Heute ist es für alle Hersteller, Händler und Anbieter mehr oder weniger selbstverständlich, online Geschäfte zu machen. Jeder hat eine Filiale im Internet, mindestens eine. Und kämpft um Aufmerksamkeit, um Kunden.
Zentraler Erfolgsfaktor für die zunehmende Bedeutung des Internets stellt das wachsende Vertrauen der Konsumenten in das Internet als Einkaufskanal dar. Maßgeblich daran beteiligt ist neben Gütesiegeln der richtige Payment-Mix. Die Studie Internet-Zahlungsverkehr aus Sicht der Händler (IZH5) untersucht das Thema Zahlungsinstrumente als vertrauensbildende Maßnahmen im E-Commerce, Risikomanagement und Aufgeld/Rabatt für bestimmte Zahlungsverfahren.
Webshops wie www.kundka.de haben diesen Trend erkannt und bieten ihren Kunden neben einem sicheren Shoppen etwaige Zahlungsmöglichkeiten - von Visa und Mastercard über Paypal bishin zu Klarna.
Mit der erfolgreichen Einführung des Smartphones ist ein weiterer Treiber in den Markt gekommen, der das Wachstumspotenzial des elektronischen Handels erneut vorantreibt.

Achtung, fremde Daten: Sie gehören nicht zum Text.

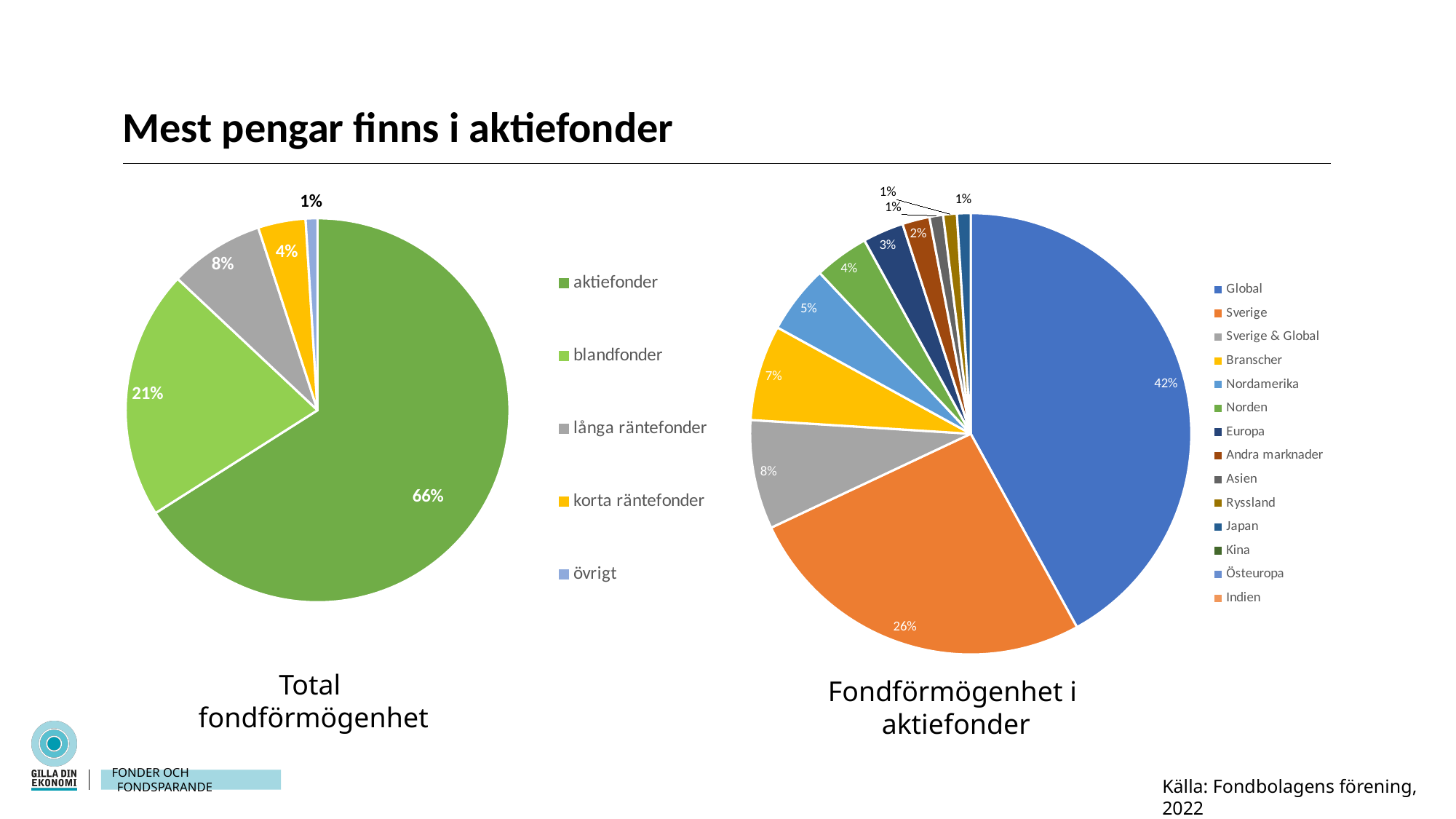
In the 'Total fondförmögenhet' pie chart, how many categories does the legend list? 5 In the 'Total fondförmögenhet' pie chart, what share is aktiefonder? 66% In the 'Fondförmögenhet i aktiefonder' pie chart, what share is Sverige? 26% In the 'Total fondförmögenhet' pie chart, what is the difference between the shares of långa räntefonder and korta räntefonder? 4% In the 'Total fondförmögenhet' pie chart, what share is blandfonder? 21% In the 'Fondförmögenhet i aktiefonder' pie chart, what is the difference between the shares of Global and Sverige? 16% In the 'Total fondförmögenhet' pie chart, which category has the smallest share? övrigt In the 'Fondförmögenhet i aktiefonder' pie chart, which is larger, Branscher or Nordamerika? Branscher In the 'Fondförmögenhet i aktiefonder' pie chart, what share is Global? 42% What type of chart is used for 'Total fondförmögenhet'? Pie chart In the 'Fondförmögenhet i aktiefonder' pie chart, how many categories does the legend list? 14 In the 'Fondförmögenhet i aktiefonder' pie chart, which category has the largest share? Global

Sieben von acht Deutschen verfügen derzeit über ein Handy, 9,13 Mio. davon sind Smartphone-Nutzer. Im Alltag übernimmt das Smartphone durch technischen Fortschritt, schnellere Datenübertragung und preiswertere Tarife zunehmend die Funktion als Informations-, Kommunikations- und Transaktionsdienst, wodurch der Kunde an jedem Ort und zu jeder Zeit den Zugang zum Produktangebot erhält.
Die Entwicklung, dass sich immer mehr Bereiche des täglichen Lebens ins Internet verlagern, wird auch in naher Zukunft weitergehen. Der nächste Schritt dürfte wohl der Verkauf von frischen Lebensmitteln über das Internet sein. Viele Unternehmen setzen bereits auf diesen Verkaufszweig und können zunehmend Erfolge verbuchen. Zwar geht diese Entwicklung nur langsam voran, doch es ist nur eine Frage der Zeit, bis auch der Verkauf von Lebensmitteln hauptsächlich übers Internet geschieht.